##### Supplied text #####

By this point, the undulations had become increasingly extreme; but gradually, from on high, we found our way onto a steady decline. At its end, the path spat us out onto one of the beaches of Refuge Cove, a segment of coast made up of multiple coves sharing an oddly unified designation.

We collapsed into the sand, looking out into the bay at a kayaker gradually approaching a yacht. After a moment’s rest, I was up and off down the beach to the left, picking up the strangely large grains of sand in my hands and seeing what else there was to discover. Without the weight of the pack, I felt hilariously light, almost as if gravity had relented or I was walking on springs.

Living in this go-go-go way can’t be good for me, or anyone else who does it. To be constantly doing, all throughout the week and then over the weekend, has to take its toll. In some ways, I feel like I’m maintaining a level of intensity that’s not sustainable. When do I give myself the chance to rest, to recuperate? Outdoor adventures, although immensely fulfilling, are physically and mentally demanding. But in this time-poor world, if you have the passion, is there any other way to spend your weekends?

In my subsequent research, I’ve barely been able to find anything about the Refuge Cove boat visitors’ wall we discovered a little further along at the dedicated boaters’ camp. This wooden fence of horizontal planks is inscribed upon and decorated by all the boat visitors who have been here over the years. A cursory glance revealed entries from at least 30 years ago.

There were at least five or six boaties in the water near the camp, their vessels anchored further out in the calm bay. One waded out slowly to waist depth and kept float in the deeper water. That they were sharing a secluded beach and had, over time, collaborated to enhance the wall suggested a sense of community, obvious from the outside. A community who had the right idea, no less: that at least some of your time in the great outdoors should be spent doing nothing. You miss out on its full benefits if you take it on in a hurry. Exactly as I was finding myself doing.

##### Entries shown #####

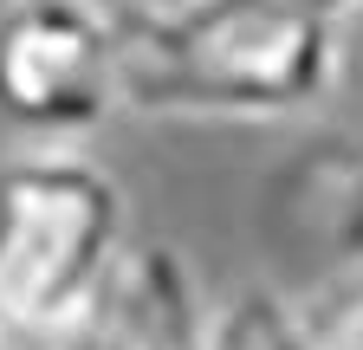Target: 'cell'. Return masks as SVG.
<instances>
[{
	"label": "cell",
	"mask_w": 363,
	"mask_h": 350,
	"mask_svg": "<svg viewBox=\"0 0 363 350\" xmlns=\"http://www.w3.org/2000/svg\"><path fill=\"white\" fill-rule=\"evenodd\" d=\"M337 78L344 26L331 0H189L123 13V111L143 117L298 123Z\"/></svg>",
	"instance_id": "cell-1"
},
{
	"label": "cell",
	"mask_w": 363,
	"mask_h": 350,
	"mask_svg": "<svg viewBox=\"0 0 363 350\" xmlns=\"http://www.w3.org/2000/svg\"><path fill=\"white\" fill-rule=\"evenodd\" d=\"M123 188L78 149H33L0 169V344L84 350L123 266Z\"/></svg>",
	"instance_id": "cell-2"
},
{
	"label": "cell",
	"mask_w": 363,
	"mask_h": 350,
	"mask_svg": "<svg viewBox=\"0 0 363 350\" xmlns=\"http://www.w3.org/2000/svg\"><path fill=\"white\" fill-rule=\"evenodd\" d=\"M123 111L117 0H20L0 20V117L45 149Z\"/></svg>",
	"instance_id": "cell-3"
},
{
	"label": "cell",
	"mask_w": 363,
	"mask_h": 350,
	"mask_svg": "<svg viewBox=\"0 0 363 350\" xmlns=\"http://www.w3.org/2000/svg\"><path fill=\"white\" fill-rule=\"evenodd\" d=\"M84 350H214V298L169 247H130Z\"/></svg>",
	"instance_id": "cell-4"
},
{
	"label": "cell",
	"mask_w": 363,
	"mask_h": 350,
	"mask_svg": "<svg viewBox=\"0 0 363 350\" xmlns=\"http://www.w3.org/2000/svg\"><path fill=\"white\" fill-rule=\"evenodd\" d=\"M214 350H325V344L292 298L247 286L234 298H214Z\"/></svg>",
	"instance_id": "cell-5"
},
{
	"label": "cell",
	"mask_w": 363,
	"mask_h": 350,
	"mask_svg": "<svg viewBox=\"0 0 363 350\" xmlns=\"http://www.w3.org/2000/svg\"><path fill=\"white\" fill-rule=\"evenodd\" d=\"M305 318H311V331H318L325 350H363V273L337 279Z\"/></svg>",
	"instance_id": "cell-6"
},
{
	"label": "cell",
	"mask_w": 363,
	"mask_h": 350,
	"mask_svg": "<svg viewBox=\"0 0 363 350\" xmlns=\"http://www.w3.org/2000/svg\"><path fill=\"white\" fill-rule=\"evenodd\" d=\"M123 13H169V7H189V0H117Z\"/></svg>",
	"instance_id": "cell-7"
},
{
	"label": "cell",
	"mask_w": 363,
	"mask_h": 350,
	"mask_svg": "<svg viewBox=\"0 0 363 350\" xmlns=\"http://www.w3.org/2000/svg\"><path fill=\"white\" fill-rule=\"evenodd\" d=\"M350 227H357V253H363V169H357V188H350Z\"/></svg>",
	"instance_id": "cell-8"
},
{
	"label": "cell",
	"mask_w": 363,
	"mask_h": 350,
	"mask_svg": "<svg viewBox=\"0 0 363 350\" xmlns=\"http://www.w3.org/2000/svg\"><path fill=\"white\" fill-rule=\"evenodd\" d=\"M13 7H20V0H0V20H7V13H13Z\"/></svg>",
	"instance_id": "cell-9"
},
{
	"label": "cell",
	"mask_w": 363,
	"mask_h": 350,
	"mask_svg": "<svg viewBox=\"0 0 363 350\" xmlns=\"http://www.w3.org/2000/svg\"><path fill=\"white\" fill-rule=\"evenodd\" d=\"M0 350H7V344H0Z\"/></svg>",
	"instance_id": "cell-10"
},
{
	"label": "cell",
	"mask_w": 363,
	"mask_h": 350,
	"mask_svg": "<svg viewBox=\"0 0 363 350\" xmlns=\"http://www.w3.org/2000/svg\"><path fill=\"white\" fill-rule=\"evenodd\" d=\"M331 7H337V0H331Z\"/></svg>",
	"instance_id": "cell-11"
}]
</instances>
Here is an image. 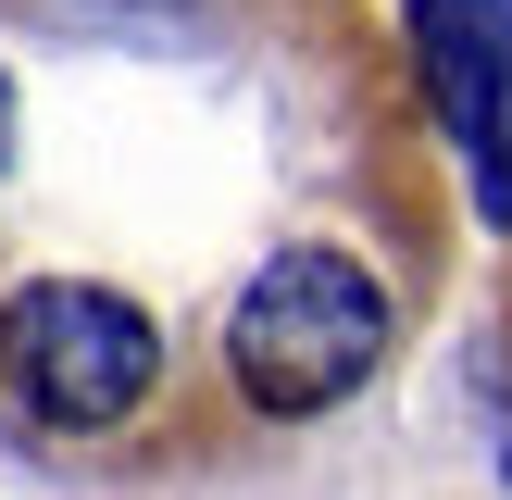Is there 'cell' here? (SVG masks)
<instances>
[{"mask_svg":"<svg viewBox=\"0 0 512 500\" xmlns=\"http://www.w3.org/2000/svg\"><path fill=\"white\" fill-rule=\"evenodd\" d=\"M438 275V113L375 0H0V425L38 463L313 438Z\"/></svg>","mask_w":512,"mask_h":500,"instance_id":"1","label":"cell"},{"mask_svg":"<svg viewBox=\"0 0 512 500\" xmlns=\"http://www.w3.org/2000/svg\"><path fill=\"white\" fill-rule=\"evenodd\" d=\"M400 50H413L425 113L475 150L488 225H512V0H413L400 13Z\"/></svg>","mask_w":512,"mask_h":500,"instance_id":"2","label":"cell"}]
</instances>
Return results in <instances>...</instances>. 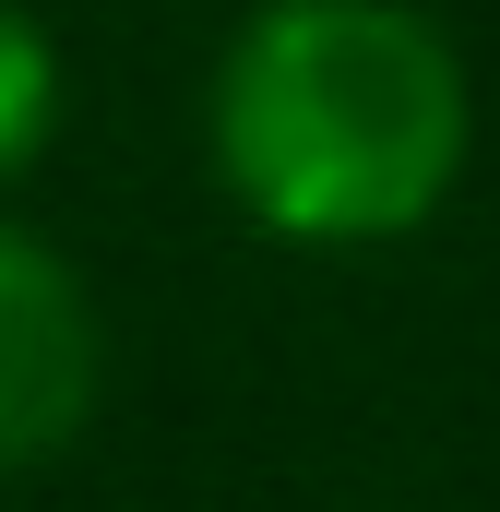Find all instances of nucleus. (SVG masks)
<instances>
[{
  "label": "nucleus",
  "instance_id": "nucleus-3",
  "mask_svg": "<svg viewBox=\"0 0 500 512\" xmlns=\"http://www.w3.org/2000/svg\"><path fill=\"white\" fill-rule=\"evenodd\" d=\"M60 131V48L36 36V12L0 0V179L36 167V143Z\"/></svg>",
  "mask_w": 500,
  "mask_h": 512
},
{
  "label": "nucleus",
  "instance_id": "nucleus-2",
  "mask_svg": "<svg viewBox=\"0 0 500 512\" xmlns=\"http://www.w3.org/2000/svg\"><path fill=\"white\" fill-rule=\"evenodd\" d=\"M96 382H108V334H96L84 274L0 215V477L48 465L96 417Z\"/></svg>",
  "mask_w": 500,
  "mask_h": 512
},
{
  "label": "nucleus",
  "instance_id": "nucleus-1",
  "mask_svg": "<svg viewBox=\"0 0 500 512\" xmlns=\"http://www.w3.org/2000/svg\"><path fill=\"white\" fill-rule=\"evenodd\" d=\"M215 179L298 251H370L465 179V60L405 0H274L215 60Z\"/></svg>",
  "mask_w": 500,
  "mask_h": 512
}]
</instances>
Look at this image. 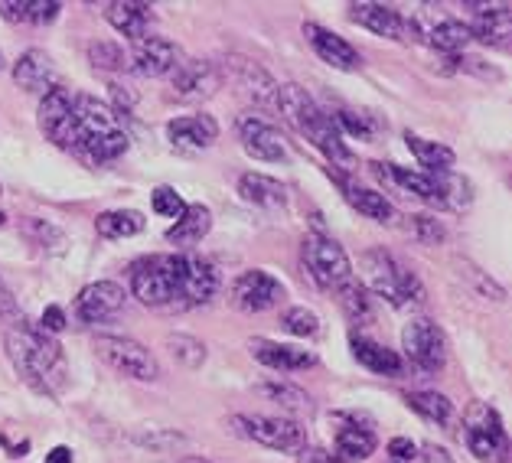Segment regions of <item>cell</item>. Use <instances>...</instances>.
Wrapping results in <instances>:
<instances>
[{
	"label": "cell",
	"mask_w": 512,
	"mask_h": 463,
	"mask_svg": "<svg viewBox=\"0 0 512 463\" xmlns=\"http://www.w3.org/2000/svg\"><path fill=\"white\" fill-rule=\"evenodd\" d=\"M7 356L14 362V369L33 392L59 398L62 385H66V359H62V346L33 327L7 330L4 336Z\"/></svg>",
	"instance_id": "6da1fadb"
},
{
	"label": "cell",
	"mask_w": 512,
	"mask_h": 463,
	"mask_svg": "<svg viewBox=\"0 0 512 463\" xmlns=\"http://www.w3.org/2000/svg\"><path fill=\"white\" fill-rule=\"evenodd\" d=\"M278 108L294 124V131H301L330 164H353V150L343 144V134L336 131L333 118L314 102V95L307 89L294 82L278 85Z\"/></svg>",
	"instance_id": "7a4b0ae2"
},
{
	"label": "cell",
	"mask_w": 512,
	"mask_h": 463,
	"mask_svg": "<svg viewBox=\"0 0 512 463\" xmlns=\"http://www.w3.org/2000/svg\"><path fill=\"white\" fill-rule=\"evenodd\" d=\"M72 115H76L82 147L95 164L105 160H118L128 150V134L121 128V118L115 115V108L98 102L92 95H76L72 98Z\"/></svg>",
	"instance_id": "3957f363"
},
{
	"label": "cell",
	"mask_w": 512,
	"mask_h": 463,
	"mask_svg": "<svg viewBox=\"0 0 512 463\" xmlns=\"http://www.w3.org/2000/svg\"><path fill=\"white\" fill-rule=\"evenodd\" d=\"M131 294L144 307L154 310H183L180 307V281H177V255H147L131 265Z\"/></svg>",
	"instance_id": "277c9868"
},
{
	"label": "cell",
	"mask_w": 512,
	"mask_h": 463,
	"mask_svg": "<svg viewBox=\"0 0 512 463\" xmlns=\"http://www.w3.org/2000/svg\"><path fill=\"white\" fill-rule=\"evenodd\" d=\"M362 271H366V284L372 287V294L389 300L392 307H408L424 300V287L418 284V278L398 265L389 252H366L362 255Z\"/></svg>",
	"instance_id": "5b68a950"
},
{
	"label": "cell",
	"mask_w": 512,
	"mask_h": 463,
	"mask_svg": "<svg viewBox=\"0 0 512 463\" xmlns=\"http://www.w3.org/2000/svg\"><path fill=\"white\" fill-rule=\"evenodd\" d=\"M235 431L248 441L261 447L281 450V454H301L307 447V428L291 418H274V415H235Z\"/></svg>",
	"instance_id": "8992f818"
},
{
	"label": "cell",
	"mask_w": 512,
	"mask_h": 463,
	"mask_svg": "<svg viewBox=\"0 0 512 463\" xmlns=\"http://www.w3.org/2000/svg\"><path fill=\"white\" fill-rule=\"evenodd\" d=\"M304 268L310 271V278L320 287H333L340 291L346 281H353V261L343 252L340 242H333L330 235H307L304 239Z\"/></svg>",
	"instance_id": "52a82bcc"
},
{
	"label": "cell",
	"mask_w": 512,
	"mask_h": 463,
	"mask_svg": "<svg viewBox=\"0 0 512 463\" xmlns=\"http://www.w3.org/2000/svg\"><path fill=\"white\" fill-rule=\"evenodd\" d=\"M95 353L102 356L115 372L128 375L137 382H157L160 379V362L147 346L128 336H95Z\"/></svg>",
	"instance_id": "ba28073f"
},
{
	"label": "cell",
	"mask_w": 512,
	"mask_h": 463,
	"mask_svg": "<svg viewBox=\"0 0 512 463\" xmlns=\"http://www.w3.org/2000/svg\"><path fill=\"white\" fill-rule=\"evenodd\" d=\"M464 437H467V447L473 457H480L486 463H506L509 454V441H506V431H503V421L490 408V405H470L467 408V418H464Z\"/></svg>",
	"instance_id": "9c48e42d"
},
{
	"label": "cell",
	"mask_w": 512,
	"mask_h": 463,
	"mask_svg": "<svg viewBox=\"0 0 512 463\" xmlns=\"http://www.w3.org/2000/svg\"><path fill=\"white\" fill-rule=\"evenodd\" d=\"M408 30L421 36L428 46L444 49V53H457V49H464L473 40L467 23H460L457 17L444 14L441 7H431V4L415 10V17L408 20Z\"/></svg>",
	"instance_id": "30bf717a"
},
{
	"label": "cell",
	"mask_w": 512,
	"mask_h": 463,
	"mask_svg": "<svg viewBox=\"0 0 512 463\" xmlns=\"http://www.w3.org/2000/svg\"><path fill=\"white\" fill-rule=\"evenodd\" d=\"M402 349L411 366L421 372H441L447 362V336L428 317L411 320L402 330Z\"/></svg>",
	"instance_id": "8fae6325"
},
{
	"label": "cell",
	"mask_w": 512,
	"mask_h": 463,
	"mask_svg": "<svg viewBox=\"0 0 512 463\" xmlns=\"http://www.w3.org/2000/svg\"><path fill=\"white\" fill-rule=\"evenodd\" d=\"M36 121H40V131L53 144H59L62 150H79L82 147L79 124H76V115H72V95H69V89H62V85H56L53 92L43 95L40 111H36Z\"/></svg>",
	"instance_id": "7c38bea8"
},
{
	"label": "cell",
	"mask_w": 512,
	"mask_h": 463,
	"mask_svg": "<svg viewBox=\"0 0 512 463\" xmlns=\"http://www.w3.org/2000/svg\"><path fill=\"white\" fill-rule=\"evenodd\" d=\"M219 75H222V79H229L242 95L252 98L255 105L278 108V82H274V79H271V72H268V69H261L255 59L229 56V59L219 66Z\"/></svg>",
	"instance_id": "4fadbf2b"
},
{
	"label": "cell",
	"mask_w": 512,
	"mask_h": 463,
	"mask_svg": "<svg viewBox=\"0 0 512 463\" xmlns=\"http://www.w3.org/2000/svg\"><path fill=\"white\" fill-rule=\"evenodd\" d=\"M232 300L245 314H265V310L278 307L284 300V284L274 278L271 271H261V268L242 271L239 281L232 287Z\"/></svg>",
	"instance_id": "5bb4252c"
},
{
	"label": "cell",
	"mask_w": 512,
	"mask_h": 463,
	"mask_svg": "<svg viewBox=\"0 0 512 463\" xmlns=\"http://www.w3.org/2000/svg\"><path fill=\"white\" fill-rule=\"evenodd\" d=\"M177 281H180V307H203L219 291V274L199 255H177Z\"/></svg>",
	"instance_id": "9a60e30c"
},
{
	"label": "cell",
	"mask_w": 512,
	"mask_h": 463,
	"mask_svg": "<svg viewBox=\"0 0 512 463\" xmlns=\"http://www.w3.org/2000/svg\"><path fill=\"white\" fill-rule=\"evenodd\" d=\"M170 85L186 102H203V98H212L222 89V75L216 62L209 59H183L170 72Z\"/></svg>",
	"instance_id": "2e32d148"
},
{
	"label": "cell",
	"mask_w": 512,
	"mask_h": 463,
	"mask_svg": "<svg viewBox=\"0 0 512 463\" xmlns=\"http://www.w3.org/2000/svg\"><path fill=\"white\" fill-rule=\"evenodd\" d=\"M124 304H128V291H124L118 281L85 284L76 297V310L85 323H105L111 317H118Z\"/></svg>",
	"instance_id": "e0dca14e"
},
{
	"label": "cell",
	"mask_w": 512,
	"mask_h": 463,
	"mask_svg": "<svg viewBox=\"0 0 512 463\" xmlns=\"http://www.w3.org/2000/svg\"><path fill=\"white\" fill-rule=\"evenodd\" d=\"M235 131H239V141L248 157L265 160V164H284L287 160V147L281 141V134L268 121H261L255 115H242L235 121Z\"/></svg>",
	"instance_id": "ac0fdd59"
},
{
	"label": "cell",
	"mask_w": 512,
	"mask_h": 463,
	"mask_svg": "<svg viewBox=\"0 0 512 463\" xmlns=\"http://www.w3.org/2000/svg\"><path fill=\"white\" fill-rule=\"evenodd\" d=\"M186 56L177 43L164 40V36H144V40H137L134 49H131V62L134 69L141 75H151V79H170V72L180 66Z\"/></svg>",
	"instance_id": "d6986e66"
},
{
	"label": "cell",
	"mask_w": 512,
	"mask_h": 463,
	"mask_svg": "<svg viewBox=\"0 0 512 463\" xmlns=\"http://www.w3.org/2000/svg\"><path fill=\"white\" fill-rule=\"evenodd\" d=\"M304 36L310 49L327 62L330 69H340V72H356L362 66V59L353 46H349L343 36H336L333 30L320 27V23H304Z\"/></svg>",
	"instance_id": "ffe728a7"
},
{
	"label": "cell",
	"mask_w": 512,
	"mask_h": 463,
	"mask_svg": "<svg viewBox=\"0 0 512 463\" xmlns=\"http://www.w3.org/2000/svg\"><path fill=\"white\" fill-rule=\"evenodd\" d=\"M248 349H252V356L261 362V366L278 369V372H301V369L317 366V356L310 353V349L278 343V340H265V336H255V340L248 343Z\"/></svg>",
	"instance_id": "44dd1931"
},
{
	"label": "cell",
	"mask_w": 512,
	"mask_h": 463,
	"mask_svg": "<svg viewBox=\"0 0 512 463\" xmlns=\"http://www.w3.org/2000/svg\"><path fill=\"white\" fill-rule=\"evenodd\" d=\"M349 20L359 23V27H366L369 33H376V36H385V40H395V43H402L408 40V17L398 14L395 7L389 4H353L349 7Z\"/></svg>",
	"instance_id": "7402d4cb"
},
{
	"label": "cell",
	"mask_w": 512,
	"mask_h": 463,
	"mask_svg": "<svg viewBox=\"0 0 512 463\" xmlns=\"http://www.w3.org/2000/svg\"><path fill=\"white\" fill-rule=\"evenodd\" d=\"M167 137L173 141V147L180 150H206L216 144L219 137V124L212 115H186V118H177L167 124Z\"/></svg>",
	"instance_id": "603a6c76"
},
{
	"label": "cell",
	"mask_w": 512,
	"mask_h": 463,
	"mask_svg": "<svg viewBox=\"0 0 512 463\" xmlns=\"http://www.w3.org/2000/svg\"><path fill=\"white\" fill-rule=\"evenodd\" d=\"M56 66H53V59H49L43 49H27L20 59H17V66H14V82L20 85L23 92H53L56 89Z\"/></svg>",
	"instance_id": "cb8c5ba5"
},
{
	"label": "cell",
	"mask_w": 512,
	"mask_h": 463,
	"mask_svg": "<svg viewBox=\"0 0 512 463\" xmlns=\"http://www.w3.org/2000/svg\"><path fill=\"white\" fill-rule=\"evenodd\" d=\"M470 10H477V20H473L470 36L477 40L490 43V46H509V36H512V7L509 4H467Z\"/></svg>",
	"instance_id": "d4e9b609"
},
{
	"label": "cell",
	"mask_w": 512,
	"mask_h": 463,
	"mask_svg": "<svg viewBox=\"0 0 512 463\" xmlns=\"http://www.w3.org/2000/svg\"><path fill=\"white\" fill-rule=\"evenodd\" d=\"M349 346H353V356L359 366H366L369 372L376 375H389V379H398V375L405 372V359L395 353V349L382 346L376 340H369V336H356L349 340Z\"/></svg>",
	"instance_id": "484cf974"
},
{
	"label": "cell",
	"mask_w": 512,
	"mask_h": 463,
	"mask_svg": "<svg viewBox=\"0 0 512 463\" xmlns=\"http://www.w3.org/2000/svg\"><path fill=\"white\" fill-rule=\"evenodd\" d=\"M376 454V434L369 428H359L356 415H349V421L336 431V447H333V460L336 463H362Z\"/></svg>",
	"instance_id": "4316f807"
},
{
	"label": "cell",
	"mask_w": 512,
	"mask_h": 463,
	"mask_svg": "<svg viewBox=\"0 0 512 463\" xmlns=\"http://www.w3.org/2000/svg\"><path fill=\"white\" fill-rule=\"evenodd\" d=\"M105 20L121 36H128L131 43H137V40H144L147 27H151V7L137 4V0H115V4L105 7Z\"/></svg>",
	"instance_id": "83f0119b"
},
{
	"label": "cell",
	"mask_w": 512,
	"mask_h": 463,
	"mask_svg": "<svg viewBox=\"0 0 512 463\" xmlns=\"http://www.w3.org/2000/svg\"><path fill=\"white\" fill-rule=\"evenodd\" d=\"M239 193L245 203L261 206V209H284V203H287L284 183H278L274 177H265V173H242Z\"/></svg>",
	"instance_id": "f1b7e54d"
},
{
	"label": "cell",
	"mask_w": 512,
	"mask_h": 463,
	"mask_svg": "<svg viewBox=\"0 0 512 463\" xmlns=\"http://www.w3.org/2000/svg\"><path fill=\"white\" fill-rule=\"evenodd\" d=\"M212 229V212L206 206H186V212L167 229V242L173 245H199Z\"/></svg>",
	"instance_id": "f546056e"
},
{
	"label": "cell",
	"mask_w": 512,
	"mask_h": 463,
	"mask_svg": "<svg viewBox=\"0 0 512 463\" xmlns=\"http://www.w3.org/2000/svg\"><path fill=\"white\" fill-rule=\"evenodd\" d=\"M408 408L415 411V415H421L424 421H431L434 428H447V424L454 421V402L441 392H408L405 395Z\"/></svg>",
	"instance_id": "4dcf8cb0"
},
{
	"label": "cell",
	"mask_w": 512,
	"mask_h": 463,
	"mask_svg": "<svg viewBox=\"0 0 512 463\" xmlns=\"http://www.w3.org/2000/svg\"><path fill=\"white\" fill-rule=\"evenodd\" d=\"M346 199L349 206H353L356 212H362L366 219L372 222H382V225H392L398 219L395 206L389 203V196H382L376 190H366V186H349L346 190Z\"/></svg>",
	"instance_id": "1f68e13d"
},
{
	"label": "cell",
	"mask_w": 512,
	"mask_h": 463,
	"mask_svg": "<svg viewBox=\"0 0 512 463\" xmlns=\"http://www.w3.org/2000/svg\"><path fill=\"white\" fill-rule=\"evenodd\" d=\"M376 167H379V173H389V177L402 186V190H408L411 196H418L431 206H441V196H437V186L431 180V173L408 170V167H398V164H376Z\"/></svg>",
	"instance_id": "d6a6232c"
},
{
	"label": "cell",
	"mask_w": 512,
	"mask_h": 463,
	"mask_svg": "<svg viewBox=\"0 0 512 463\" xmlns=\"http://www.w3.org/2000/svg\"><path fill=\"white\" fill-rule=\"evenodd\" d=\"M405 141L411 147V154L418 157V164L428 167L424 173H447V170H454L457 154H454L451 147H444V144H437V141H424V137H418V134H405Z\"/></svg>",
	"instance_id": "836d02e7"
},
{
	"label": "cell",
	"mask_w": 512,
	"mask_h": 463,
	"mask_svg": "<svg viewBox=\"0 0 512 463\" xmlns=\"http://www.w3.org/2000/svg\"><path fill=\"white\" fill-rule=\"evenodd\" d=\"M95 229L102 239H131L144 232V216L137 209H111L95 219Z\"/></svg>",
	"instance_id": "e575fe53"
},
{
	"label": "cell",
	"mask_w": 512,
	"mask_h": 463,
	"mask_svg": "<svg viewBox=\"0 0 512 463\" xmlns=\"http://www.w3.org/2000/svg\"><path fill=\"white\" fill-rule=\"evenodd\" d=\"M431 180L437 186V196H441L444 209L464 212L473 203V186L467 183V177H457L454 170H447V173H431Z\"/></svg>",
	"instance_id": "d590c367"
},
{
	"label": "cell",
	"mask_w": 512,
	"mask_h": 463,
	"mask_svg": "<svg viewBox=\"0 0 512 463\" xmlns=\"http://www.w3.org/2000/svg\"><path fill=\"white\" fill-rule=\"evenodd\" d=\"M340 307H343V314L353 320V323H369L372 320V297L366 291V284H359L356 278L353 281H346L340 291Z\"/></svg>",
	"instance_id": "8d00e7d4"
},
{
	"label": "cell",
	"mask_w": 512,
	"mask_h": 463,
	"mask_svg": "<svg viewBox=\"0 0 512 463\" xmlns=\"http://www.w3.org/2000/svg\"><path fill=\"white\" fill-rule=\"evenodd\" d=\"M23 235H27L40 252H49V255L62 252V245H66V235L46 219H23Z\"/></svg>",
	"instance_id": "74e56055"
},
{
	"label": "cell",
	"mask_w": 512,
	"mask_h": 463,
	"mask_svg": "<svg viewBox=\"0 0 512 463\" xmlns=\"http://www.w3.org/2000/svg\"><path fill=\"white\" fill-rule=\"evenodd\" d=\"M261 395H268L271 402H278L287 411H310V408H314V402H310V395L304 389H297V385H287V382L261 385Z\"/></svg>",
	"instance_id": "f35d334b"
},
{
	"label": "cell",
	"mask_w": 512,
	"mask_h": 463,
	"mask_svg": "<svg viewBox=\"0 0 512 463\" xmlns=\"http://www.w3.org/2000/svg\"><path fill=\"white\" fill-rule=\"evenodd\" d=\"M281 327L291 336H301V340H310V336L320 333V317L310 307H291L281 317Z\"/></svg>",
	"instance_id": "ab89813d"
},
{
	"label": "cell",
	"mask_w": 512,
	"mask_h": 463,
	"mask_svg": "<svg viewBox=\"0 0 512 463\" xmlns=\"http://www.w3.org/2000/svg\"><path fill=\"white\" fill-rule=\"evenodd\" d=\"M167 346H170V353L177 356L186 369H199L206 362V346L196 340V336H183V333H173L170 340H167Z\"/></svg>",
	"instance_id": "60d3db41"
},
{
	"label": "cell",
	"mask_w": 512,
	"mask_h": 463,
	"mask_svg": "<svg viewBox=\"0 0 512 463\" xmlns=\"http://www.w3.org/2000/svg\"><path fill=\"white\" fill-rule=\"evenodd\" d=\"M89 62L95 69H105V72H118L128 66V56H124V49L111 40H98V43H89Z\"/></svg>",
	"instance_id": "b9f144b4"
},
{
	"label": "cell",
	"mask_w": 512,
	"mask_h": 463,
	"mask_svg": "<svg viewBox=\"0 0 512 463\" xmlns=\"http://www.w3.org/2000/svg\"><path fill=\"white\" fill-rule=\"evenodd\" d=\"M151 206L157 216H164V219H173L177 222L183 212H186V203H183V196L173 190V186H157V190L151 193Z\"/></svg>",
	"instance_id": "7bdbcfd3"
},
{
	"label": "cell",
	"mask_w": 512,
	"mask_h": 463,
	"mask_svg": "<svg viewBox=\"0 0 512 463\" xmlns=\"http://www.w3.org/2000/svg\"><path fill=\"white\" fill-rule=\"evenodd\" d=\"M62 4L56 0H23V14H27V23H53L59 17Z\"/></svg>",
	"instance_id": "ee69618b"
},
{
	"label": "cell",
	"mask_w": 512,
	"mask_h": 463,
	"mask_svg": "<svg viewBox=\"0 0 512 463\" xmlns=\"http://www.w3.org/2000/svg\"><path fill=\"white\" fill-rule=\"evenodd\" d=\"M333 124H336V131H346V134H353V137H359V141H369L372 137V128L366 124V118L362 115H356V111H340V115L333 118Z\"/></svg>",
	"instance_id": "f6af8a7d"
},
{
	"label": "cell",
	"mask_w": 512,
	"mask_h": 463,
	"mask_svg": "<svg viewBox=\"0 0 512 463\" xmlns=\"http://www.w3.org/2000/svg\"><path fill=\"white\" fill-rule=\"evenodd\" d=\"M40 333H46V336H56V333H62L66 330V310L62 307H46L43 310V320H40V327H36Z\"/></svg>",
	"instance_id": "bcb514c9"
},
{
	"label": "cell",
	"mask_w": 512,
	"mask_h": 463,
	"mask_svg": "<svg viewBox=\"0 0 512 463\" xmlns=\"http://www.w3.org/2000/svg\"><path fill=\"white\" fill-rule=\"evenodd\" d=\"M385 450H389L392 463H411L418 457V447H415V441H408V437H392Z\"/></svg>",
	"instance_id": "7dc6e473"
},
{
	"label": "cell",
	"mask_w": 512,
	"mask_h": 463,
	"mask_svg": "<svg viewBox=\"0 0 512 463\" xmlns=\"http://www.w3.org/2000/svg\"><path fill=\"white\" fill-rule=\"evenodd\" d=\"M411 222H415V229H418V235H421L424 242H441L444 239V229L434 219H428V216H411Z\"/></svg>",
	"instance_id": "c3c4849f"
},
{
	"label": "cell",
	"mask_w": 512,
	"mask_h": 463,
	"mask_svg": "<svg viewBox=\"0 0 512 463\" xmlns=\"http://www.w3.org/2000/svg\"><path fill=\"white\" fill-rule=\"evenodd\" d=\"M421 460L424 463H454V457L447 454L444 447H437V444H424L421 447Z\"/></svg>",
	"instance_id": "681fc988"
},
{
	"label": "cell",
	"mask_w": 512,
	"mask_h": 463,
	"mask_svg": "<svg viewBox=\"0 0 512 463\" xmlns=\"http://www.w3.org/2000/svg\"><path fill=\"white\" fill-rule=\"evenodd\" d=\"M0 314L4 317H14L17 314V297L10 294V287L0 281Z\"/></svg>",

#####

## What the task requires:
Pick up the Refuge Cove hiking account after its last sentence and carry it on for a few paragraphs in the same voice.

## Answer to the task:
IMPOSED STILLNESS

Already, we were at a point of physical exhaustion that, when aggravated by further exertion, sapped some of the enjoyment out of the experience. It was becoming a grind, particularly as the undulations increased in their severity, most notably during the uphill climb as we approached Kersops Peak. Perhaps in a state of semi-deliriousness, I was repeating the phrase ‘Cursed Kersops Peak’ in a thick Scottish accent as I walked along, distracting myself from the aching bones in my feet, the blisters on my little toes, and the tension in my shoulders.

Soon, we reached the turn-off to the peak, walked the 300 or so metres uphill, and collapsed at the top to stare out at the lighthouse in the distance. There I was, staring at the view, trying to forget about the kilometres that lay ahead. But as time passed, my mind calmed down and the forgetting came naturally. It was just Emma and I, in the deep privacy of a national park, far from the city, staring out at a view so giant in scale as to make all our worries feel irrelevant.

There was no way we were making it to the lighthouse tomorrow; even though we hadn’t said it aloud, that much was certain. We would have to cut back inland, saving ourselves 15 kilometres. Sitting there, looking out at the destination we would never reach, could have easily felt like defeat. We had been conquered by this landscape. But there was no sense of submission, no failure’s shame.

We were experiencing the stillness I had been missing – that crucial life-restoring element that a hectic schedule and my desperate attempts at making the most of my free time had placed out of reach. So attainable, yet so infrequently attained. All it requires is that you just stop. I’d found it now, ironically by setting out in the opposite direction and overburdening myself.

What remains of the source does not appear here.